- ASSIGNED TASK
Return, from the data below, each line that contains the word "catch".

- Records from a dataset
□ □ □ □

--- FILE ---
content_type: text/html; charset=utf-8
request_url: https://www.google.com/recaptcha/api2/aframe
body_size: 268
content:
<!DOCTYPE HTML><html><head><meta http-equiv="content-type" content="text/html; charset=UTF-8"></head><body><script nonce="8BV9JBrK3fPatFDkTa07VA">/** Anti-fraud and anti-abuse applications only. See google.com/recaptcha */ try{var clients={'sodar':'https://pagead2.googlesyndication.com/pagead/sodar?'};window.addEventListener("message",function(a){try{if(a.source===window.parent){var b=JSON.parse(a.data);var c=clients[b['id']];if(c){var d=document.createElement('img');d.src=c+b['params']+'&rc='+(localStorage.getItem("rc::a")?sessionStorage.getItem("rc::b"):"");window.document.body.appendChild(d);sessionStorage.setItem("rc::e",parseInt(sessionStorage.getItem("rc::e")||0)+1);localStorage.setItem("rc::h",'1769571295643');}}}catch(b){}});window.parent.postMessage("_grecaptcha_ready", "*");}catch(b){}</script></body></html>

□ □ □ □

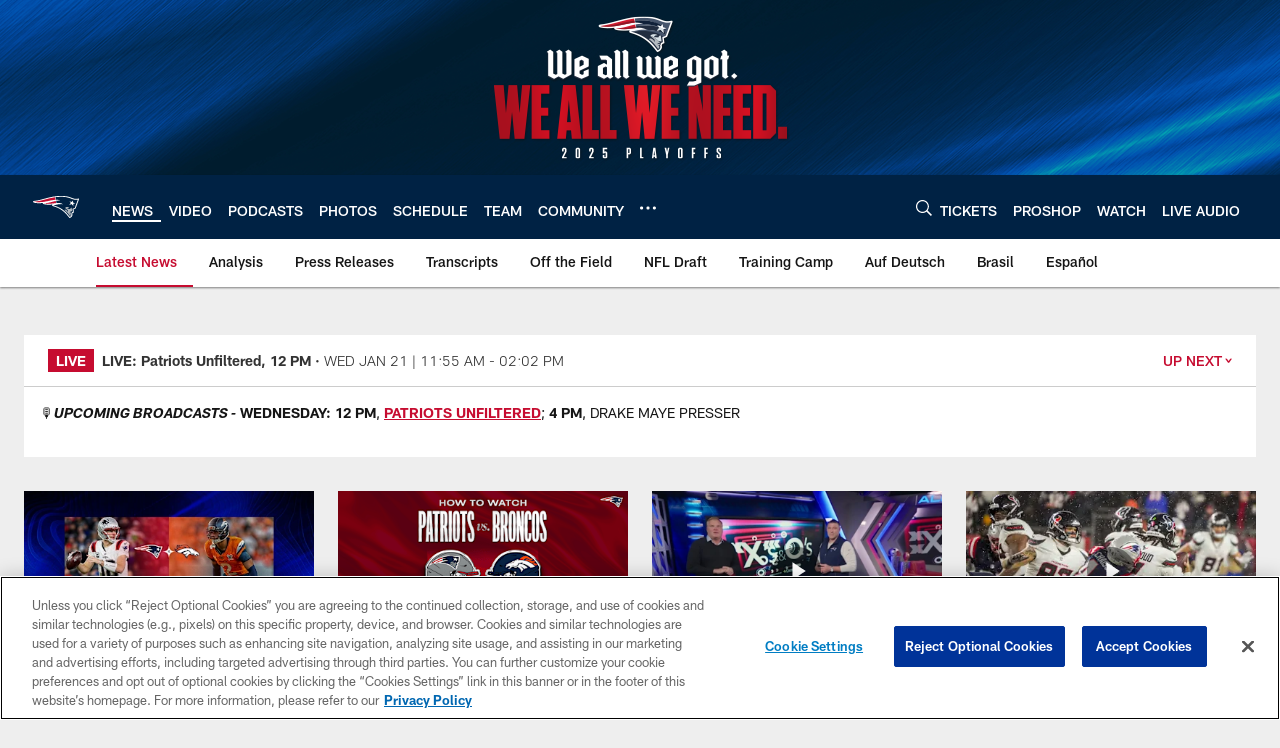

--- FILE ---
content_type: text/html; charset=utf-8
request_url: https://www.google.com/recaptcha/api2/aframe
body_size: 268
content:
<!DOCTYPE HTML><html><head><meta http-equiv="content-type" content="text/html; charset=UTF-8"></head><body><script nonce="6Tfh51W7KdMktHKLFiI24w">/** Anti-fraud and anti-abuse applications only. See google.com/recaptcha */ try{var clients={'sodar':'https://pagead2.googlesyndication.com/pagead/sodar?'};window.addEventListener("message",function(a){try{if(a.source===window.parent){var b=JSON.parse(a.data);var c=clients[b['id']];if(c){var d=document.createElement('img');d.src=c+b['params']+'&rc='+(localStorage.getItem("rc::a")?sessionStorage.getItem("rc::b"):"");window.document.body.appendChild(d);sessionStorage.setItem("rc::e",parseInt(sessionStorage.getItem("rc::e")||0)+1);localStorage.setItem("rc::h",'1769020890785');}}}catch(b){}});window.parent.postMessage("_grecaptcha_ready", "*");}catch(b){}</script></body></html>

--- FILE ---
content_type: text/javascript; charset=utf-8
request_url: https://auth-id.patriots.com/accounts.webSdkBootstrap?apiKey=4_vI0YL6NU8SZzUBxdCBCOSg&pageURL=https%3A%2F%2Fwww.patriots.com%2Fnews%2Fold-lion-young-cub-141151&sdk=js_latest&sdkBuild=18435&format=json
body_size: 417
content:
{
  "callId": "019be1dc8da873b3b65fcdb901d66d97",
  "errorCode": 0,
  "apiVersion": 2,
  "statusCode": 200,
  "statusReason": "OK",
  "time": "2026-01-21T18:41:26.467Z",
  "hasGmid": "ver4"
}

□ □ □ □

- SOLUTION FOR THIS PROBLEM
<!DOCTYPE HTML><html><head><meta http-equiv="content-type" content="text/html; charset=UTF-8"></head><body><script nonce="8BV9JBrK3fPatFDkTa07VA">/** Anti-fraud and anti-abuse applications only. See google.com/recaptcha */ try{var clients={'sodar':'https://pagead2.googlesyndication.com/pagead/sodar?'};window.addEventListener("message",function(a){try{if(a.source===window.parent){var b=JSON.parse(a.data);var c=clients[b['id']];if(c){var d=document.createElement('img');d.src=c+b['params']+'&rc='+(localStorage.getItem("rc::a")?sessionStorage.getItem("rc::b"):"");window.document.body.appendChild(d);sessionStorage.setItem("rc::e",parseInt(sessionStorage.getItem("rc::e")||0)+1);localStorage.setItem("rc::h",'1769571295643');}}}catch(b){}});window.parent.postMessage("_grecaptcha_ready", "*");}catch(b){}</script></body></html>
<!DOCTYPE HTML><html><head><meta http-equiv="content-type" content="text/html; charset=UTF-8"></head><body><script nonce="6Tfh51W7KdMktHKLFiI24w">/** Anti-fraud and anti-abuse applications only. See google.com/recaptcha */ try{var clients={'sodar':'https://pagead2.googlesyndication.com/pagead/sodar?'};window.addEventListener("message",function(a){try{if(a.source===window.parent){var b=JSON.parse(a.data);var c=clients[b['id']];if(c){var d=document.createElement('img');d.src=c+b['params']+'&rc='+(localStorage.getItem("rc::a")?sessionStorage.getItem("rc::b"):"");window.document.body.appendChild(d);sessionStorage.setItem("rc::e",parseInt(sessionStorage.getItem("rc::e")||0)+1);localStorage.setItem("rc::h",'1769020890785');}}}catch(b){}});window.parent.postMessage("_grecaptcha_ready", "*");}catch(b){}</script></body></html>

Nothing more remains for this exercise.